Sosyal destek , kişinin sahip olduğu kişiler arası ilişkiler ve sosyal ağlar ya da bu ilişkilerin kişi için nasıl bir fonksiyonu olduğu bağlamında tanımlanır. Kişinin aldığı sosyal desteğin az ya da hiç olmaması durumunda kişinin psikososyal sağlığı olumsuz yönde etkilenirken, sosyal desteğin yeterli olması strese karşı tampon etkisi yapar.
Çatışma Kavramı
Kişi için önemli stres kaynaklarından biri de çatışmadır. Çatışma pek çok kişisel ve sosyal değişmenin kaynağı olabilir ve genellikle olumsuz bir kavram olarak nitelendirilir. Çatışmalar çeşitlilik gösterdiği için net bir tanımlaması olmamakla birlikte stres konusu bağlamında 2 farklı türüyle ele alınır.
- Kişi İçi Çatışma
- Kişiler Arası Çatışma
Kişi İçi Çatışma: Kişinin zihnindeki düşünceler arasında uyumsuzluk ya da tutarsızlık olduğunda kişi içi çatışma yaşanır. Bu çatışmalar; yaklaşma-yaklaşma çatışması, yaklaşma-kaçınma çatışması ve kaçınma-kaçınma çatışmasıdır. Kişi iki çok sevdiği şeyi yapmak istiyor ama içinden sadece birini yapmak zorunda kalması. Veya kişi hiç sevmediği işi yapmak zorundadır ama birisini seçecektir, örnek olarak ya askerlik yapacak yada topluma hizmet eden bir kuruluşta çalışacaktır. Ama bunlardan ikisinde yapmak istememektedir.

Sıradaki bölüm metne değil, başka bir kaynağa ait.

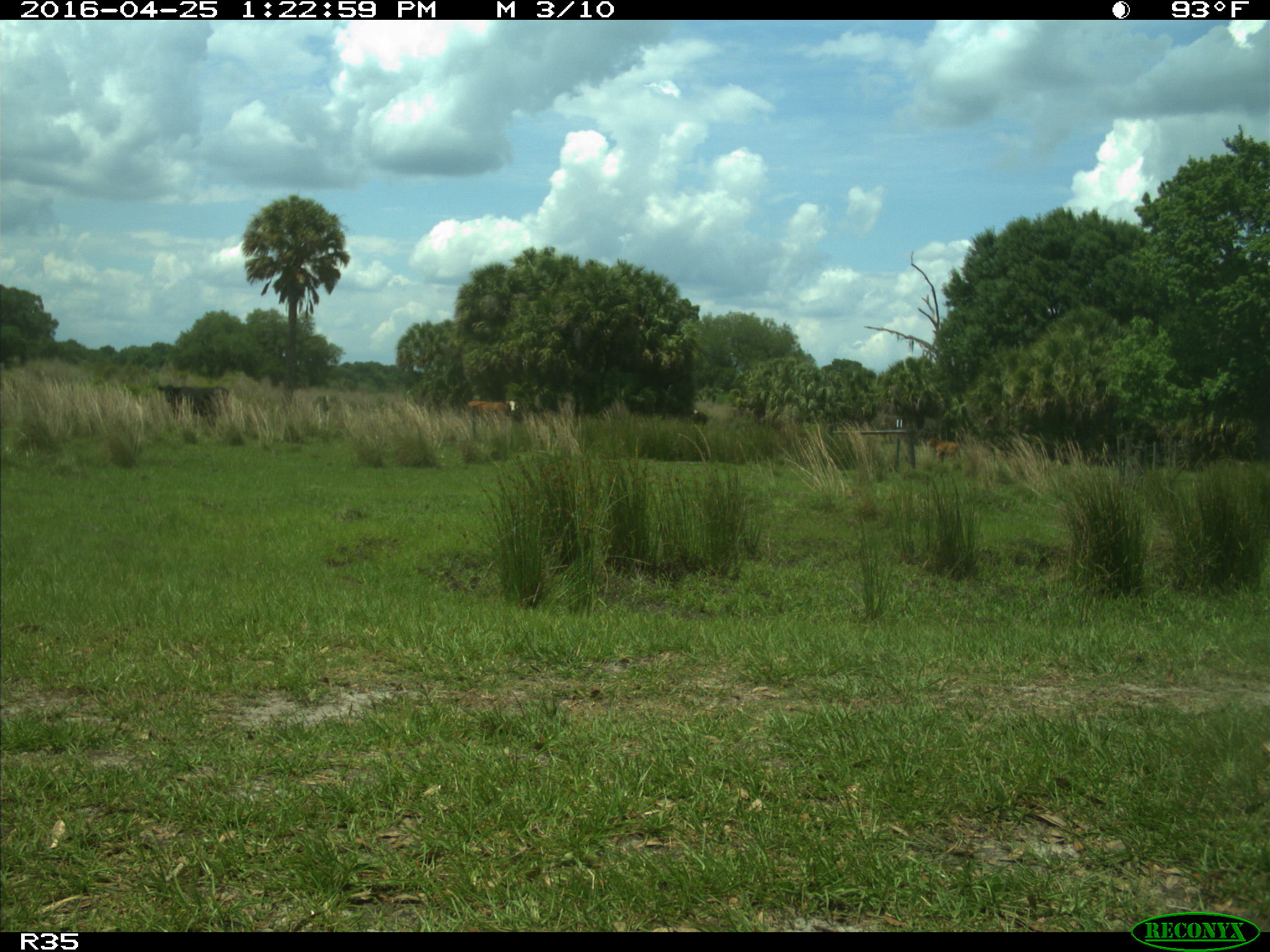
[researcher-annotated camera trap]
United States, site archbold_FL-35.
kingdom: Animalia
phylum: Chordata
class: Mammalia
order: Artiodactyla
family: Bovidae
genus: Bos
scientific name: Bos taurus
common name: domestic cow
Bos taurus (domestic cow).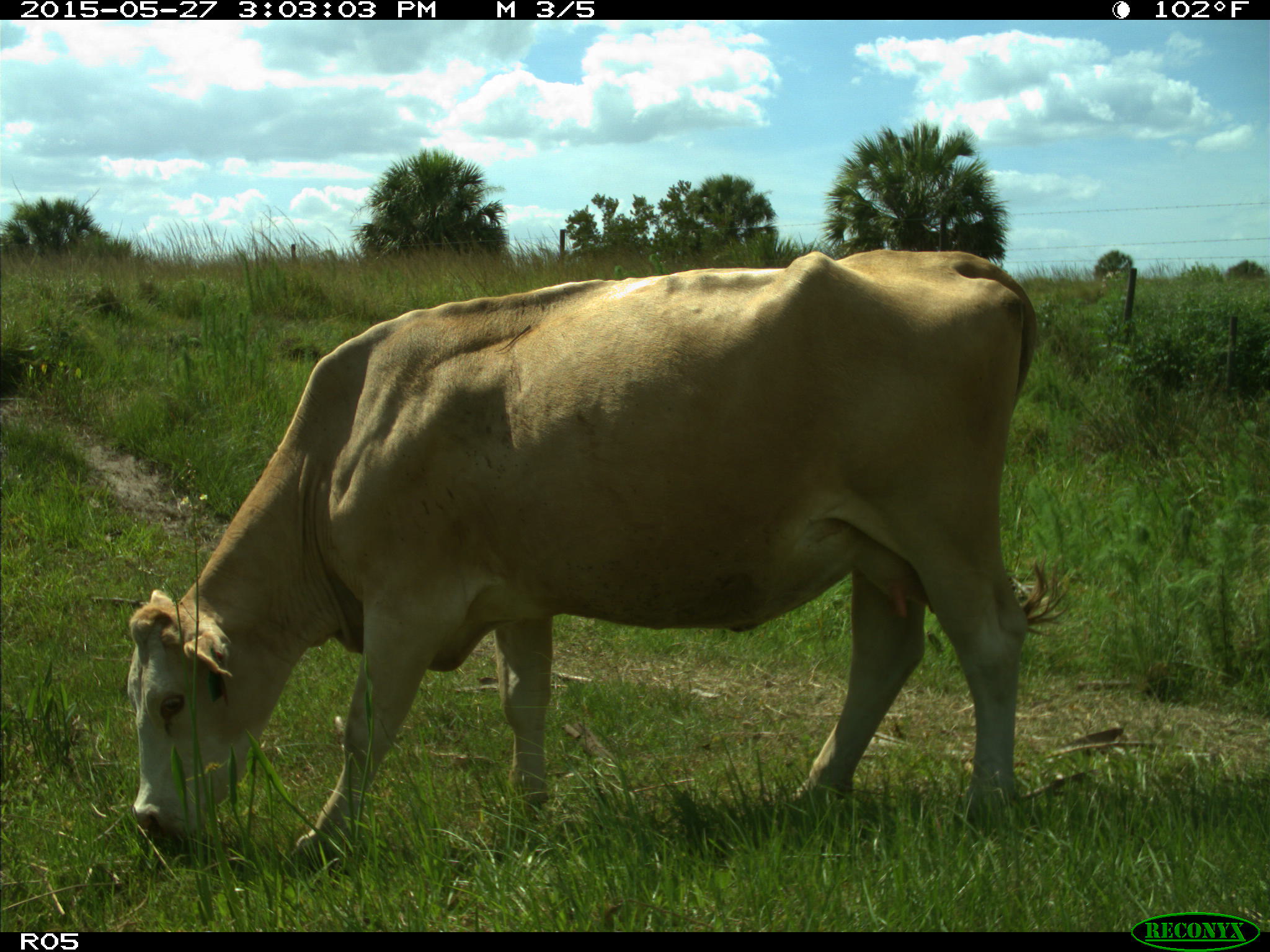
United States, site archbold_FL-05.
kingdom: Animalia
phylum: Chordata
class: Mammalia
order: Artiodactyla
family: Bovidae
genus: Bos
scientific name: Bos taurus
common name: domestic cow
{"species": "Bos taurus (domestic cow)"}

Yaklaşma-yaklaşma çatışması , iki çekici alternatif içeren bir durumda birini seçmek durumunda, yaklaşma - kaçınma çatışması , hem olumlu hem de olumsuz özellikleri içeren tek bir durumla başa çıkmak durumunda, kaçınma-kaçınma çatışması ise iki alternatifin de eşit derecede olumsuz sonuçlarla ilişkili olma durumunda yaşanır.
Kişiler Arası Çatışma: Wall ve Callister (1995)’ e göre, kişiler arası çatışma bir kişinin diğer kişiyi kendi çıkarlarını olumsuz etkileyen biri olarak algıladığında ortaya çıkan kişiler arası süreçtir. Bu durumda kişinin yaşadığı stres, onun çatışma ile nasıl başa çıktığı ile ilgilidir. Bu tip olaylar ise, romantik ilişkiler, iş hayatındaki ilişkileri, evlilik ilişkileri insanlarda devamlı ön plana çıkan çatışma ilişkileridir.
Çatışmayla Başa Çıkma
Çatışmayla başa çıkma kişilerarasında farklılıklar göstermektedir. Konuyla ilgili geliştirilmiş pek çok model vardır. Burada Blake ve Mourton (1964; akt.: Weaver, 1996) tarafından önerilmiş, işbirliği ve güvenlik boyutlarında temellendirilmiş olan modelden bahsedilecektir. İki boyutun farklı kombinasyonları, farklı çatışma stilleri ortaya koyar.
- Rekabet
- Ortak çalışma
- Kaçınma
- Uyum sağlama
- Uzlaşma
Rekabette , bireyin kendi ilgi ve ihtiyaçlarını diğer tarafın kaybetmesi pahasına ilk sıraya koyar. Ortak çalışma , yüksek düzeyde işbirliğinin ve girişkenliğin birliktelik gösterdiği, zaman alan bir stildir. Kaçınma , kişi için düşük işbirliği ve girişkenliğin olduğu, kalıcı bir çözüm sağlamayan, sadece kişinin sakinleşmesine yarayan bir stildir. Uyum sağlamada , kişi diğer tarafın ilgi ve ihtiyaçlarını ön planda tutar. İşbirliği yüksek, girişkenlik düşüktür. Uzlaşma , çatışmanın her iki tarafının kendi ihtiyaçlarını bir miktar karşıladığı, işbirliği ve girişkenliğin çözüm için orta noktada tutulduğu bir stildir.
Çatışmada kişiler zorlukları aşabilirse, stres ile başa çıkarsa, kişilere yarar sağlayacaktır.
Çatışma ile başa çıkarken bu stillerin yalnızca birini değil birkaçını kullanmak daha etkili olacaktır.